-- WHAT YOU NEED TO DO --
Could you reproduce, word for word, everything below from the line containing "A Librarian Tried" down to the line containing "Studio 28,55 m2", with both of those lines included and no others?

-- GIVEN DATA --
***
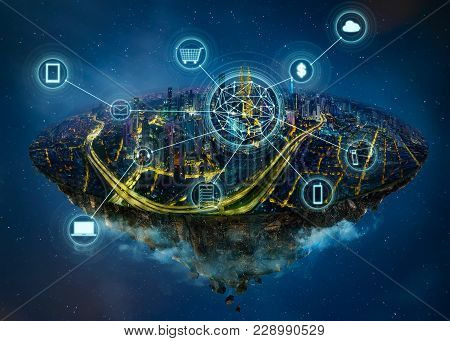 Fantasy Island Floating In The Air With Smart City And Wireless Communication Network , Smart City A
***
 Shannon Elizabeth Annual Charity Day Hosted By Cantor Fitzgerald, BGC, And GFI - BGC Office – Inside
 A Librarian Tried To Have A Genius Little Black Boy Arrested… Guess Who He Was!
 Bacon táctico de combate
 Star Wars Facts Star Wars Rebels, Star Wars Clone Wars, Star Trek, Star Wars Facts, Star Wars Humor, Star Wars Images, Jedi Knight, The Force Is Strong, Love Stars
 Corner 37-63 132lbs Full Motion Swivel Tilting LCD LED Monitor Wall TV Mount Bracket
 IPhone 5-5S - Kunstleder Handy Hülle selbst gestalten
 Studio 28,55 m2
***
-- REPLY --
 A Librarian Tried To Have A Genius Little Black Boy Arrested… Guess Who He Was!
 Bacon táctico de combate
 Star Wars Facts Star Wars Rebels, Star Wars Clone Wars, Star Trek, Star Wars Facts, Star Wars Humor, Star Wars Images, Jedi Knight, The Force Is Strong, Love Stars
 Corner 37-63 132lbs Full Motion Swivel Tilting LCD LED Monitor Wall TV Mount Bracket
 IPhone 5-5S - Kunstleder Handy Hülle selbst gestalten
 Studio 28,55 m2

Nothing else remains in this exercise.